◆ EXCERPTED RECORDS:

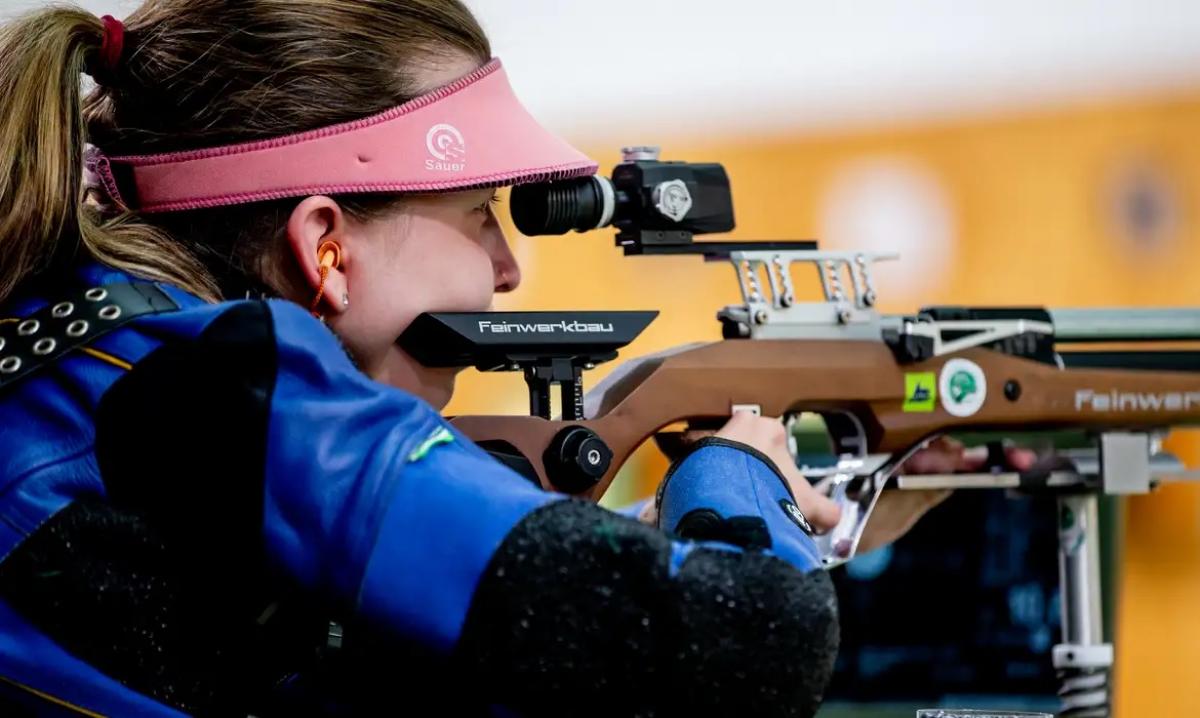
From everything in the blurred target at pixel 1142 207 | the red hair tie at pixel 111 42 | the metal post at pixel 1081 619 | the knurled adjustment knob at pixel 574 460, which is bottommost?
the metal post at pixel 1081 619

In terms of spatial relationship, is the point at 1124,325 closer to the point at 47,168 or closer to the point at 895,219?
the point at 895,219

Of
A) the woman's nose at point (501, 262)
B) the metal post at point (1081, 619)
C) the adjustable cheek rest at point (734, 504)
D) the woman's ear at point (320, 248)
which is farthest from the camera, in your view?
the metal post at point (1081, 619)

◆ TO BE DONE: Exactly as written, give again every line from the one containing "In terms of" through the last line of the material above, and no other lines.

◆ EXPECTED ANSWER:
In terms of spatial relationship, is the point at 1124,325 closer to the point at 47,168 or closer to the point at 895,219?
the point at 895,219

Of
A) the woman's nose at point (501, 262)
B) the metal post at point (1081, 619)
C) the adjustable cheek rest at point (734, 504)
D) the woman's ear at point (320, 248)
which is farthest from the camera, in your view?
the metal post at point (1081, 619)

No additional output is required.